• WORK ORDER:
Below is a listing with pictures in it. Copy it exactly without them.

• THE DATA:
# # # # # # #

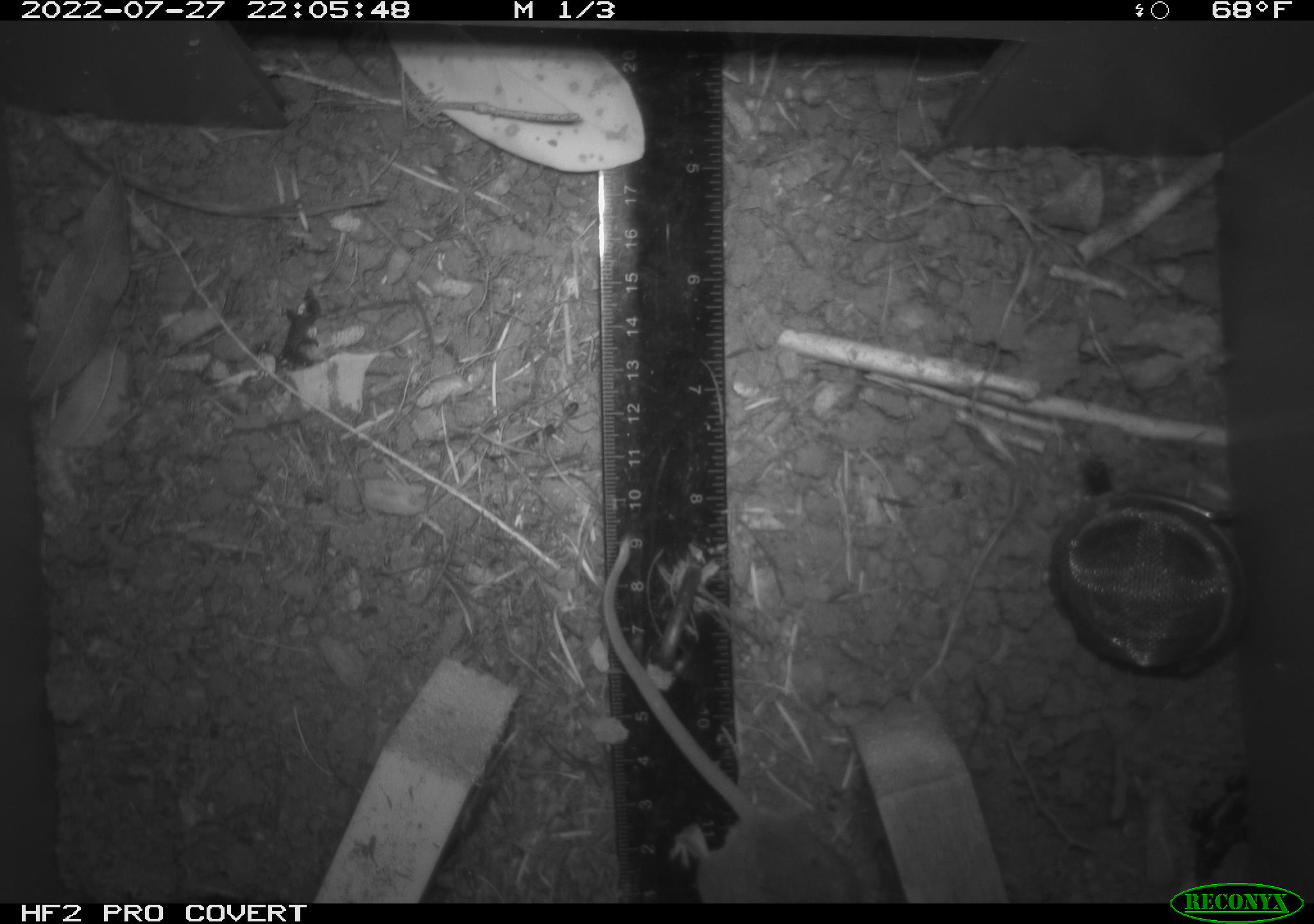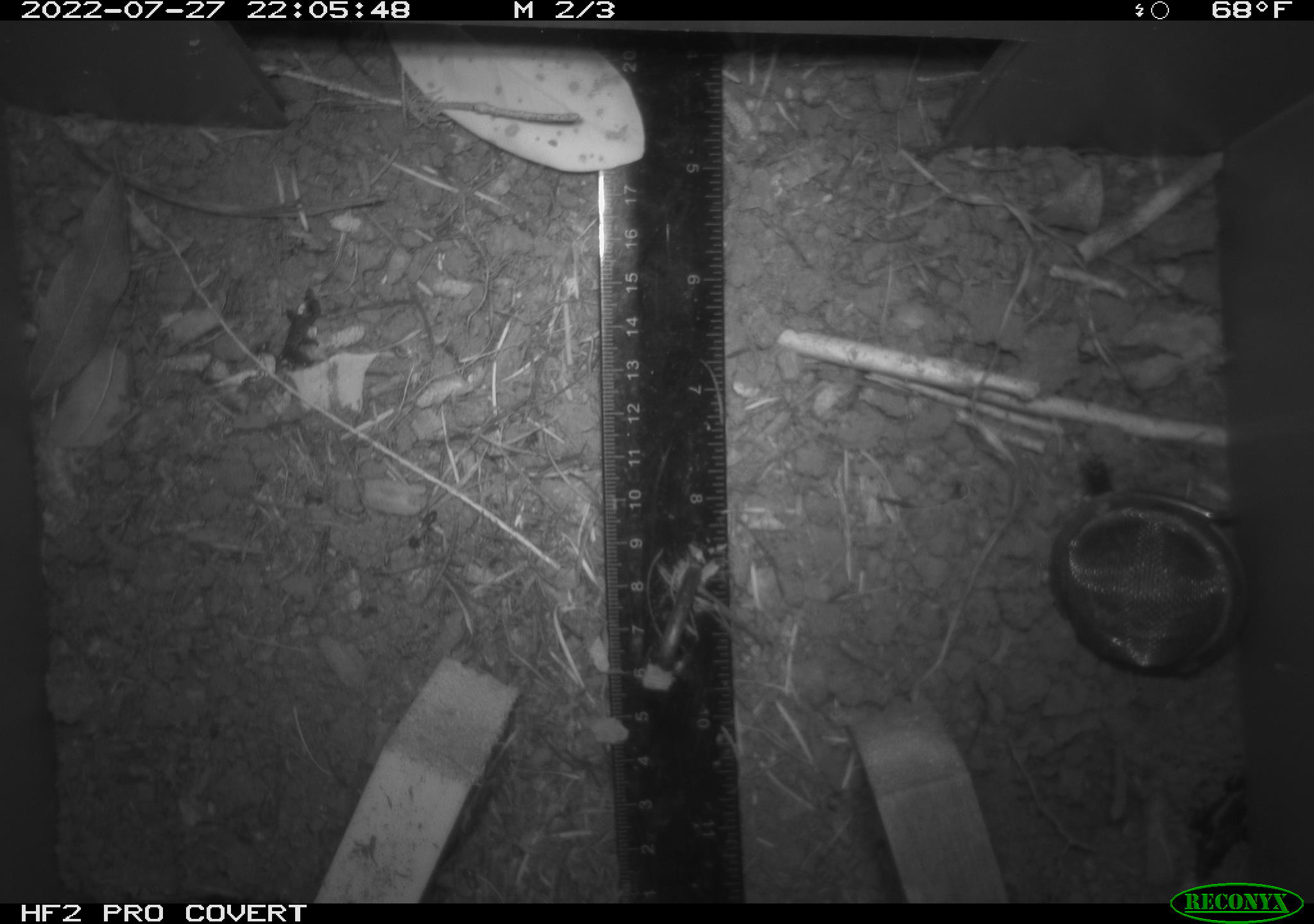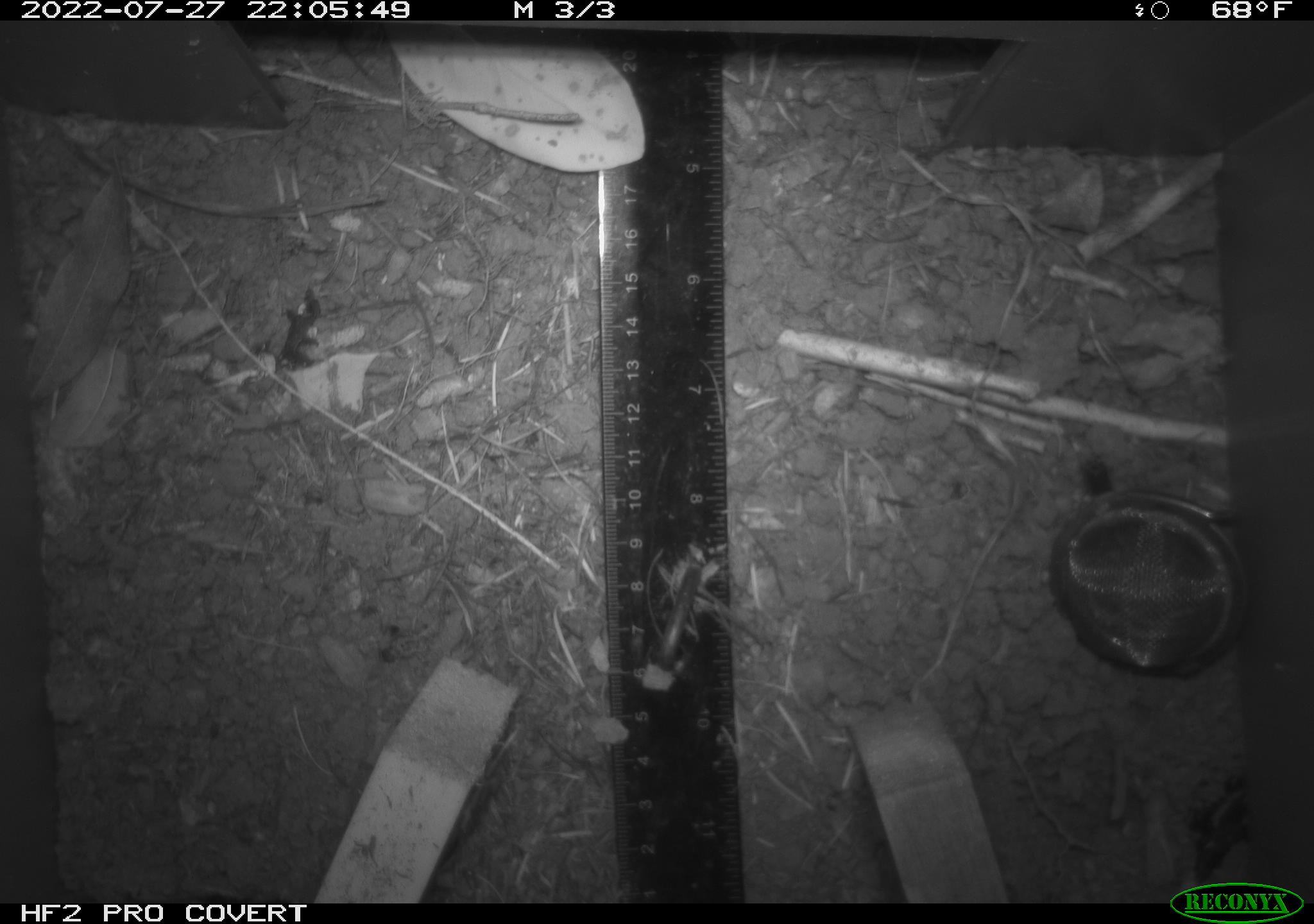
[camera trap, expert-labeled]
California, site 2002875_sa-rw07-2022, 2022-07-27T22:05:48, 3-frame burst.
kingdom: Animalia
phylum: Chordata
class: Mammalia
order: Rodentia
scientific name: Rodentia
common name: mouse species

# # # # # # #

• FINAL ANSWER:
[camera trap, expert-labeled]
California, site 2002875_sa-rw07-2022, 2022-07-27T22:05:48, 3-frame burst.
kingdom: Animalia
phylum: Chordata
class: Mammalia
order: Rodentia
scientific name: Rodentia
common name: mouse species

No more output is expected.